The man went back to his task, redoubled his effort or pretended to, hefting the concrete slab out of its form-fit hole, pushing it aside with a wincing grunt. The safe lay below, bearing a nameplate: Churchill. It had taken some real work, Godo thought, cutting through the old floor, digging a hole deep enough, planting the safe, squaring it plumb in the hole, reworking the cement. He wondered if Chuck had done it all himself. He seemed the type, industrious, thorough, paranoid.

“Open it up now.”

Reaching down, Chuck leaned to the side a little for the sake of the light, making sure he could see the numbers on the dial as he worked the tumblers, clumsy again, left-handed. His daughter, in Happy’s grip, shuddered and blinked, watching closely like everyone else. Three alternating spins, a pull of the lever, he drew back the door. Figuring there was a gun inside for just this sort of situation, Godo pressed the.25 to the man’s head. “Back on out, sit down.”

The man crabbed his way to the swivel chair and dropped into it, his breathing shallow and rough, the bloodstains on his sleeve and pant leg larger now. Godo gestured for Happy to bring the daughter over, sit her on her father’s lap, and as she got dragged from one spot to the other he noticed, for the first time, the Rorschach of dampness in the crotch of her pajamas. He felt a sudden meek sympathy. He remembered blowing ballast his first time in combat, Al Gharraf, his MOPP suit drenched with piss. Some guys in his unit crapped themselves. The indignities of war. Of warriors.

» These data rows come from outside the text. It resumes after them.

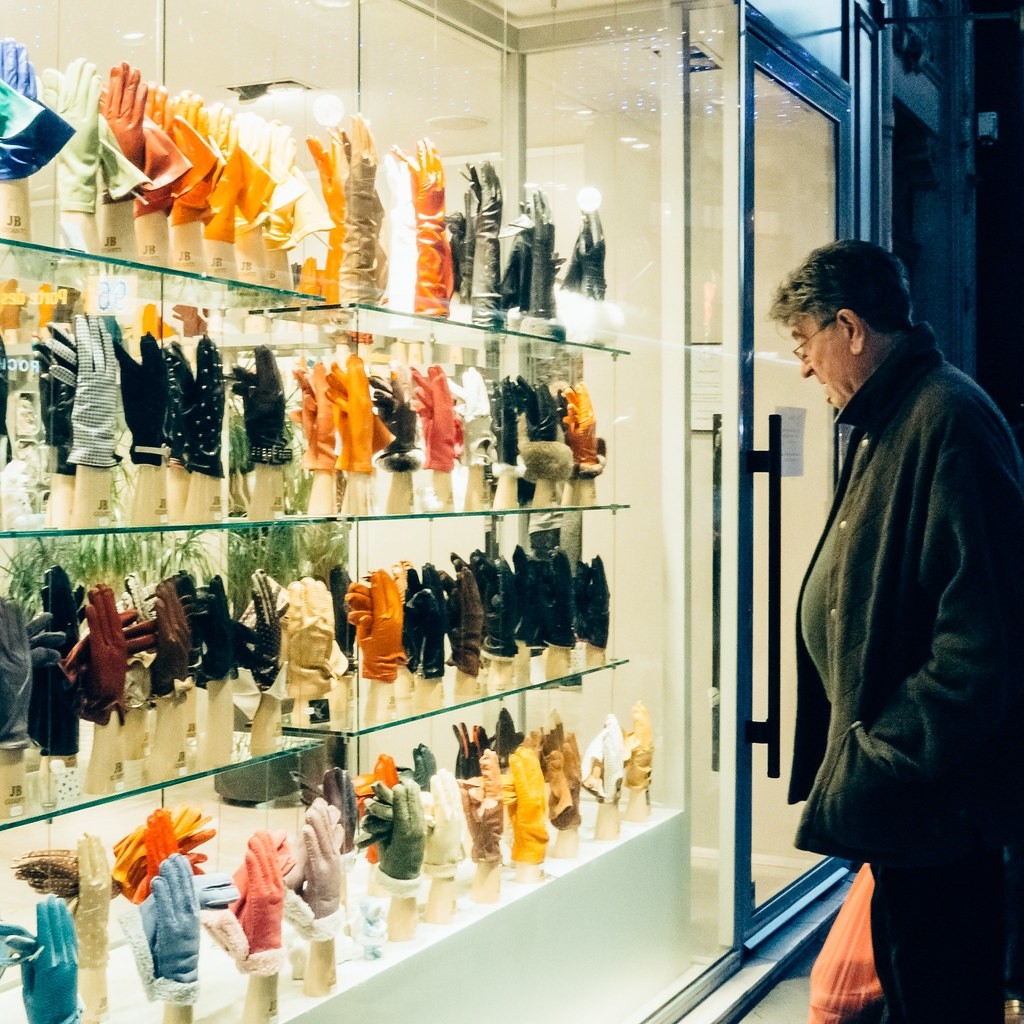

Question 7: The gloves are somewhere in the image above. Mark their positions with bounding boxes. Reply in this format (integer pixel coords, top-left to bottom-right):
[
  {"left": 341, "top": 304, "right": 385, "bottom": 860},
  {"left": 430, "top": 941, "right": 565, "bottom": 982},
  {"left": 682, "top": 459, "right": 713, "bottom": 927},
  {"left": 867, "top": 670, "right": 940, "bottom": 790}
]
[{"left": 0, "top": 36, "right": 654, "bottom": 1024}]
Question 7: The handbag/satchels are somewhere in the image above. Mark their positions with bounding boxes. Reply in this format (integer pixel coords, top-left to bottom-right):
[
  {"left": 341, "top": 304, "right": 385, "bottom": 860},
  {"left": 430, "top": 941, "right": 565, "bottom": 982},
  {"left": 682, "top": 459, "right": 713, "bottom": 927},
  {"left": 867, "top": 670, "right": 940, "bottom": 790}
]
[{"left": 808, "top": 863, "right": 884, "bottom": 1024}]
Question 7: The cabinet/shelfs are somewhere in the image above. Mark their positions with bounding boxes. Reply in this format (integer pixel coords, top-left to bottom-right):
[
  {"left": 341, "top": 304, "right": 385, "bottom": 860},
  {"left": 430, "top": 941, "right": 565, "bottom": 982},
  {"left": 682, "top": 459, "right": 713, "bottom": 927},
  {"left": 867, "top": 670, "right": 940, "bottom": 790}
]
[{"left": 0, "top": 237, "right": 633, "bottom": 834}]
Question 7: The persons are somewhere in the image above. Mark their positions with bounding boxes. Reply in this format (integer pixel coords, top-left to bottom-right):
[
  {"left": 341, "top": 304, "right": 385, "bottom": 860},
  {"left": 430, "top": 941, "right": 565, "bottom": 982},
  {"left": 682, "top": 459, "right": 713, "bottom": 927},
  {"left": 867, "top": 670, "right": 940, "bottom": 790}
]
[{"left": 769, "top": 241, "right": 1024, "bottom": 1024}]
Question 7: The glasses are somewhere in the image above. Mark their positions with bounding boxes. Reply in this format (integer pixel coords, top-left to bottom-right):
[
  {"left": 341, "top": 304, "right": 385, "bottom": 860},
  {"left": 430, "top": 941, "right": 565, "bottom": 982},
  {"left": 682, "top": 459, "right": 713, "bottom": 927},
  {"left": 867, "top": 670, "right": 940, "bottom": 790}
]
[{"left": 794, "top": 316, "right": 836, "bottom": 363}]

He lifted the barrel of the.25 until it was level with the bridge of the contractor’s nose. “You got that safe rigged-there a trip wire, a flash-bang, anything else in that hole-you better tell me now.”

Dry-mouthed still, Chuck worked his tongue around, trying to talk. His girl sat perched on his knee, gazing at the floor. Ashamed. Don’t be, Godo wanted to tell her. He traded glances with Happy, stepping back and letting the.25 drop as his cousin lifted the Glock in its place, pressed it to the contractor’s head and spoke for the first time Godo could remember since the start of the robbery.